BEGIN MATERIAL FOR THIS EXERCISE

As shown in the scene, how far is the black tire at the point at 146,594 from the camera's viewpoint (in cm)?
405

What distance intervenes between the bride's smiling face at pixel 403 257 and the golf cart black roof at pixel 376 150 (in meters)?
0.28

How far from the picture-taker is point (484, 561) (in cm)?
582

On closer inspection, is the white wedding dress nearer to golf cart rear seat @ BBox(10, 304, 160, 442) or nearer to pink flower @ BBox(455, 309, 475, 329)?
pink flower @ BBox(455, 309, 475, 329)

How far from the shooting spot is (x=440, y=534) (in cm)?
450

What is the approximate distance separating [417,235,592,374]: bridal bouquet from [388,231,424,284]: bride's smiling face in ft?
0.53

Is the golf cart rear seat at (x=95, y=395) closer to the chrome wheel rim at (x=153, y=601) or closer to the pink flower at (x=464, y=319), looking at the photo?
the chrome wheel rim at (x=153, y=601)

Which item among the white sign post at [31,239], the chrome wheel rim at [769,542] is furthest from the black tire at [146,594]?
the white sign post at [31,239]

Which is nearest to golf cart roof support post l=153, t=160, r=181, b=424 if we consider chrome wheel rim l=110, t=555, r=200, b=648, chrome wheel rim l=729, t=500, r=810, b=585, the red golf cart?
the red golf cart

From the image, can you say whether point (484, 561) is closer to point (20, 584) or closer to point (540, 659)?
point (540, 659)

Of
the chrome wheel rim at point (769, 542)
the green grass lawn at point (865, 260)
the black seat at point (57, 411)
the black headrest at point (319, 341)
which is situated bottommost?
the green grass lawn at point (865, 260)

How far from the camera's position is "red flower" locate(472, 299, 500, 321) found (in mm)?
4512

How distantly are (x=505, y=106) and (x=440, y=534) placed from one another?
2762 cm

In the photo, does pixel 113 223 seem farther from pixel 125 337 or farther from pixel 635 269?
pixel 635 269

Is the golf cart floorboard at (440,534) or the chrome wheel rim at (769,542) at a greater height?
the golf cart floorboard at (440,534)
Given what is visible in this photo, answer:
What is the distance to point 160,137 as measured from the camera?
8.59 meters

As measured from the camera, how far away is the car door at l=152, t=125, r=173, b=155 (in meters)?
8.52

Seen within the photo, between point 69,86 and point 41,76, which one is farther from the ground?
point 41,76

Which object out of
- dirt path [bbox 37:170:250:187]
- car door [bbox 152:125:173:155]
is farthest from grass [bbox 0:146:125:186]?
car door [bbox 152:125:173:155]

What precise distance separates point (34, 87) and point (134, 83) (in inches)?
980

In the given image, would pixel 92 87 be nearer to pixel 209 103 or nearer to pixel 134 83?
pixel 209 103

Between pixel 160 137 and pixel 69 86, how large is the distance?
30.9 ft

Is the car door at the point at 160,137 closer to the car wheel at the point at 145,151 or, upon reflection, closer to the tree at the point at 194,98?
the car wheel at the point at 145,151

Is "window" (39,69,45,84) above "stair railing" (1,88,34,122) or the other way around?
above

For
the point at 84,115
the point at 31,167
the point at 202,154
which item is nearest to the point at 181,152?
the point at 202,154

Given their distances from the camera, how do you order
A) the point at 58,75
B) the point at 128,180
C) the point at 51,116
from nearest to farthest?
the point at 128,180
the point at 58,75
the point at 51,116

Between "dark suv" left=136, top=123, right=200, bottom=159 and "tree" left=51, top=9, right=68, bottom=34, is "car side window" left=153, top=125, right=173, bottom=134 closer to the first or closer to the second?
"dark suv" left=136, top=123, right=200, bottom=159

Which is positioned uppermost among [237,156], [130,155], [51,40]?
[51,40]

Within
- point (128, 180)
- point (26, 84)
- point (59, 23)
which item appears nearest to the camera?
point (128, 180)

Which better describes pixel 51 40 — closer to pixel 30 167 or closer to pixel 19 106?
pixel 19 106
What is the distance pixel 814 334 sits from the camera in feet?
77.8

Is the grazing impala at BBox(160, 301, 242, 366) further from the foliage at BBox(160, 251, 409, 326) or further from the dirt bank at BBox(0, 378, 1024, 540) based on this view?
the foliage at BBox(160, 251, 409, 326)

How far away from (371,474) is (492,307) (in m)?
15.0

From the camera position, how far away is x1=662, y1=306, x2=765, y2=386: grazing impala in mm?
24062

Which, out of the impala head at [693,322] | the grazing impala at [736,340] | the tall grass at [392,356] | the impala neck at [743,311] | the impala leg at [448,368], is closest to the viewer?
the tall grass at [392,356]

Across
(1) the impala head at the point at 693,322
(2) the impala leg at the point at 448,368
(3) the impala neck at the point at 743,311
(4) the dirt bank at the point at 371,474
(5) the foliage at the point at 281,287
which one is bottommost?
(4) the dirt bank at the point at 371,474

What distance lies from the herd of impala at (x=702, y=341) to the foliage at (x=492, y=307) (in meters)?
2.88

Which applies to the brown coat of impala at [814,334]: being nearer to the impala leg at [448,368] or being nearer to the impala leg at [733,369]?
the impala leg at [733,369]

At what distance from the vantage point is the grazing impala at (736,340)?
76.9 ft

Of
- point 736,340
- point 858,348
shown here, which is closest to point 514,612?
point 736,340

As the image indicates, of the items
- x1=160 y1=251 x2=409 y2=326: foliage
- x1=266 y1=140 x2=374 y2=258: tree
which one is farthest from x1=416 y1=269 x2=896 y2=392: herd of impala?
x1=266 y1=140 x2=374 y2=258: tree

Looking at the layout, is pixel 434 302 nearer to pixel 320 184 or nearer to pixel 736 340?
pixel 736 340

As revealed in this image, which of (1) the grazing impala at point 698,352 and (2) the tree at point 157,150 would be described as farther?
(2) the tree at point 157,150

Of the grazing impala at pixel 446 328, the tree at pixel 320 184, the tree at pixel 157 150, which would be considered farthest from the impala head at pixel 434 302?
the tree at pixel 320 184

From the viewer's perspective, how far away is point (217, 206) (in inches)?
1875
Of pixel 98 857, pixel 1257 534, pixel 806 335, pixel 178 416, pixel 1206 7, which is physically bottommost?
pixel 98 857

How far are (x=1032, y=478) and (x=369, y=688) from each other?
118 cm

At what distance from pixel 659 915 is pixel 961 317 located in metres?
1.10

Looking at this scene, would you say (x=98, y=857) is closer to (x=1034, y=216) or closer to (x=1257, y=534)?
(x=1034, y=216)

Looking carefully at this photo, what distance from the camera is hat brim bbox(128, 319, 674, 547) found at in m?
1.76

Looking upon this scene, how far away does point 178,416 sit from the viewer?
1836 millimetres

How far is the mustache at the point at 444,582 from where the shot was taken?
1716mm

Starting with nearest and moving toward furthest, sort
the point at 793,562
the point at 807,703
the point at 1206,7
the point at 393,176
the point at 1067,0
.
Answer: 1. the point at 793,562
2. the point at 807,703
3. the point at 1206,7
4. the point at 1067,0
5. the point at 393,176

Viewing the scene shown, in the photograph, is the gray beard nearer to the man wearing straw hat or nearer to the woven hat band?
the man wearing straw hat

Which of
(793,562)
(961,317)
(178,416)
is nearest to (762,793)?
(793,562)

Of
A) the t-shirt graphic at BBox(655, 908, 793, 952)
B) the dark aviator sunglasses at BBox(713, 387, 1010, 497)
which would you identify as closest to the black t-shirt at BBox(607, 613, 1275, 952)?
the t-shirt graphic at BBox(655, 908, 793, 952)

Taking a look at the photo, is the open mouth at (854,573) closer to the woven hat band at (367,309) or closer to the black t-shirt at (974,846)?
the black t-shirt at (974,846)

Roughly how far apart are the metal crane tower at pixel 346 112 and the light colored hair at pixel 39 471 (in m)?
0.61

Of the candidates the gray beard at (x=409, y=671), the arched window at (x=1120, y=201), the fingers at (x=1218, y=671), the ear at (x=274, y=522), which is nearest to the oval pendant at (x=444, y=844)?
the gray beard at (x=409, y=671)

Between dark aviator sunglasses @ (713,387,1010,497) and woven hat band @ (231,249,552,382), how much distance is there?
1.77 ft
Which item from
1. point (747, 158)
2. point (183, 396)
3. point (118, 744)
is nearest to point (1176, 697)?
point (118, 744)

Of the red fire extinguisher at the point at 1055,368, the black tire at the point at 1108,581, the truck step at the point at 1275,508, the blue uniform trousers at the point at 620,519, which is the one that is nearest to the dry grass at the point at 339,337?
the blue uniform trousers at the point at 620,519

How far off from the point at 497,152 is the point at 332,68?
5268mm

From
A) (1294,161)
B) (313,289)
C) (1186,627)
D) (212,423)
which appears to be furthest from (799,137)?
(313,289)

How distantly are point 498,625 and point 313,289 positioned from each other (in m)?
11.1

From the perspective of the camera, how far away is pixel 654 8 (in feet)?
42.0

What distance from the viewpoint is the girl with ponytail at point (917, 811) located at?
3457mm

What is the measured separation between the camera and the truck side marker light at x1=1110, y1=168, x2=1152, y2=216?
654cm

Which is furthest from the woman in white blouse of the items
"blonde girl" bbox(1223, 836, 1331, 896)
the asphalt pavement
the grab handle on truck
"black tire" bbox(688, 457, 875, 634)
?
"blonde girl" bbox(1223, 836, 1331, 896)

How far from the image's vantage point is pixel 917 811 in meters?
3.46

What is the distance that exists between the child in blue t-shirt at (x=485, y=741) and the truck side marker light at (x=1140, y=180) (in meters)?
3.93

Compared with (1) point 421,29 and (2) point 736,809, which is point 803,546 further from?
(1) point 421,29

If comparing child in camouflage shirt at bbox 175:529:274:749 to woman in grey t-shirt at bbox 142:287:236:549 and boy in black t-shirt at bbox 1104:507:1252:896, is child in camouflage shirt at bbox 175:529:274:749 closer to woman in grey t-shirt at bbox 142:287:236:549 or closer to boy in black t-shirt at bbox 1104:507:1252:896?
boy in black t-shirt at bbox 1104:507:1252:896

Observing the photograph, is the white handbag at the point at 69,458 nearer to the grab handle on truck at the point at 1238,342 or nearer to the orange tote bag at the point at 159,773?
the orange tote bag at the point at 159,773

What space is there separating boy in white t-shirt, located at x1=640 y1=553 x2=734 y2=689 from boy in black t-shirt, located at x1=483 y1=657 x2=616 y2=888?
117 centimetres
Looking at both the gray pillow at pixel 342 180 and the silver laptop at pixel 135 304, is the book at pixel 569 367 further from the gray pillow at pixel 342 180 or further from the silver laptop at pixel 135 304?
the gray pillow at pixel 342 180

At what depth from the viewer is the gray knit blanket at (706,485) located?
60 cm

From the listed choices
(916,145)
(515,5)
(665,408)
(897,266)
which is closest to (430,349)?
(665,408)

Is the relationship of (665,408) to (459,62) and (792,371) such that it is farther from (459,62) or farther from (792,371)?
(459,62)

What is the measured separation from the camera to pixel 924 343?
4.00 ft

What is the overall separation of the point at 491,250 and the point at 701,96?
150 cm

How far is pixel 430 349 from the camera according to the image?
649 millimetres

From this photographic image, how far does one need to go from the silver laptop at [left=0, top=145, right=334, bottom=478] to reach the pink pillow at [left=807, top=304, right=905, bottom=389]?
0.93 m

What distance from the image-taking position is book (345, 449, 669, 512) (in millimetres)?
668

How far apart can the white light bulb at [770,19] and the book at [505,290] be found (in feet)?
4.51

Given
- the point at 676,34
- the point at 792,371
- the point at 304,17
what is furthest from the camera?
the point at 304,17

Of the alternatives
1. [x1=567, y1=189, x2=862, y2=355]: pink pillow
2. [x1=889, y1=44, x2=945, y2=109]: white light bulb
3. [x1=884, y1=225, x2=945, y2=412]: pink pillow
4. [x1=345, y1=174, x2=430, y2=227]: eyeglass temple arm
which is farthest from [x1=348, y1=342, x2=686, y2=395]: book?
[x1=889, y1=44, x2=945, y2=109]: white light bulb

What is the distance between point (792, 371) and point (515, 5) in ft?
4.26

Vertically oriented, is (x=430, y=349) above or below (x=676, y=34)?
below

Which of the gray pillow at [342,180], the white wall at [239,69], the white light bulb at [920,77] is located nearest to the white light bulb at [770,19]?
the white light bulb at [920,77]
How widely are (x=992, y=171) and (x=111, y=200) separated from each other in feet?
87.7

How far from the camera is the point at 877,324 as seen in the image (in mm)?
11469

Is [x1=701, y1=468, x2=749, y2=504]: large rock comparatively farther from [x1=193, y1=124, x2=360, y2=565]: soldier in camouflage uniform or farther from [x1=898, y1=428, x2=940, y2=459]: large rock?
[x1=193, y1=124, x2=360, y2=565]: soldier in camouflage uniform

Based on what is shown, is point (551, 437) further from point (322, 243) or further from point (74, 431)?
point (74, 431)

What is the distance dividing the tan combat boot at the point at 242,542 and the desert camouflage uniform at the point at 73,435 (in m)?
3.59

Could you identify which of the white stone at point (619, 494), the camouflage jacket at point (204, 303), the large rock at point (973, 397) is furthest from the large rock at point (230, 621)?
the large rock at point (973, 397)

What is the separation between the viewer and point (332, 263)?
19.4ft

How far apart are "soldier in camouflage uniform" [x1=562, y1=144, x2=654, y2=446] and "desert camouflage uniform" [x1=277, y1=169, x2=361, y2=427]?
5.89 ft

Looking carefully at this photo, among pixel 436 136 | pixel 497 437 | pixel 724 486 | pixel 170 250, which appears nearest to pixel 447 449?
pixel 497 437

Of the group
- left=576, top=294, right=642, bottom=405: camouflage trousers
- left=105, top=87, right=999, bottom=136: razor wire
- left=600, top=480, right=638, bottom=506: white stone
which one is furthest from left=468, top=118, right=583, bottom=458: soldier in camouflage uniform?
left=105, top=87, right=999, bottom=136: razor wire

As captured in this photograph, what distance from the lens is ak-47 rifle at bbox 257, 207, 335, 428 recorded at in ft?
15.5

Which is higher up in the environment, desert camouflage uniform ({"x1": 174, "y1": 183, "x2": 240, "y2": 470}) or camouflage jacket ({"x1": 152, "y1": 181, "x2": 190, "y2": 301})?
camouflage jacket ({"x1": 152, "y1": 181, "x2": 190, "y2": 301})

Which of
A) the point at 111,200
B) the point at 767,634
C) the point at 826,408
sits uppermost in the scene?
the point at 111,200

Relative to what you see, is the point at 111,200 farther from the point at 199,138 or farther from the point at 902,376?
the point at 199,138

END MATERIAL FOR THIS EXERCISE

**WORK TO DO:**
Copy the data without any changes, starting with the line that contains "Looking upon this" and going on through the line that contains "5. the point at 393,176".

**CORRECT OUTPUT:**
Looking upon this scene, how far away does point 178,416 sit from the viewer?
1836 millimetres

How far is the mustache at the point at 444,582 from where the shot was taken?
1716mm

Starting with nearest and moving toward furthest, sort
the point at 793,562
the point at 807,703
the point at 1206,7
the point at 393,176
the point at 1067,0
.
Answer: 1. the point at 793,562
2. the point at 807,703
3. the point at 1206,7
4. the point at 1067,0
5. the point at 393,176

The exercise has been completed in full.